産業歯科医について

 

産業歯科医の歴史的背景と法改正の流れ

産業歯科医の概念は、産業構造の変化とともに発展してきました。日本では高度経済成長期以降、化学工業や製造業が発展する中で、有害物質による労働者の健康被害が社会問題となりました。1972年に労働安全衛生法が制定され、産業医制度が確立されたものの、当初は歯科医師の役割は明確に規定されていませんでした。

1980年代以降、鉛やクロム化合物などの有害物質が口腔内および顎骨に与える影響が明らかになり、歯科的観点からの健康管理の必要性が高まりました。このため、特定の有害業務に従事する労働者に対して歯科健診の義務化が進められ、産業歯科医の役割が徐々に認識されるようになりました。

2000年代には、産業歯科医の必要性がさらに強調され、労働安全衛生規則の一部改正により、化学物質管理や労働者の口腔健康管理に関する規定が強化されました。これにより、産業歯科医は職場の労働環境改善において欠かせない存在となっています。

産業歯科医の概要

産業医は労働安全衛生法により職務が明確に規定されていますが、産業歯科医については労働安全衛生法ではなく、労働安全衛生規則(安衛則)第14条の見出しにその言葉が記載されているのみであり、安衛則の条文中にも明確な規定は存在しません。しかし、労働安全衛生法第66条第3項には次のような規定があります。

「事業者は、有害な業務で、政令で定めるものに従事する労働者に対し、厚生労働省令で定めるところにより、歯科医師による健康診断を行わなければならない。」

この規定に基づき、歯科特殊健康診断(歯科特殊健診)の実施において、産業歯科医としての役割が重要視され、立場が確立されています。

 

歯科特殊健康診断とは

歯科特殊健診とは、事業者が歯や口腔に有害な業務に従事する労働者に対して、年に2回、歯科医師による健康診断を実施し、その結果を所轄の労働基準監督署長に報告する義務を指します。この健診では、一般的な虫歯や歯周病の検診とは異なり、化学物質や粉塵による健康への影響を調査・管理することが目的です。診査の内容には、口腔顔面領域の皮膚、粘膜の状況、歯の状況、顎骨の健康状態などが含まれます。

 

産業歯科医の役割

産業歯科医は、歯科特殊健診の実施だけでなく、職場における口腔健康管理や労働環境の改善にも貢献しています。具体的には次のような役割があります。
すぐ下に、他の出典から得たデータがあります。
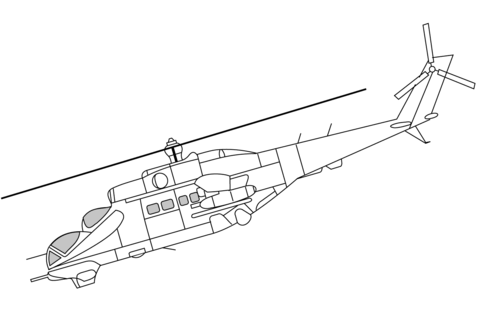 helicopter coloring page free printable coloring pages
有害業務の健康影響評価: 化学物質や粉塵などが口腔健康に与える影響を評価。

予防措置の提案: 職場環境の改善や予防策の提案を通じて、労働者の健康維持に寄与。

健康教育の実施: 労働者への口腔衛生指導や健康教育を行い、自己管理能力の向上を支援。

 

 

川崎市歯科医師会の取り組み

川崎市歯科医師会では、産業歯科医の重要性を認識し、歯科特殊健診の体制を整えるとともに、産業歯科医の役割をさらに確立することを目指しています。また、地域の事業所と連携し、労働者の口腔健康維持と労働環境の改善に貢献しています。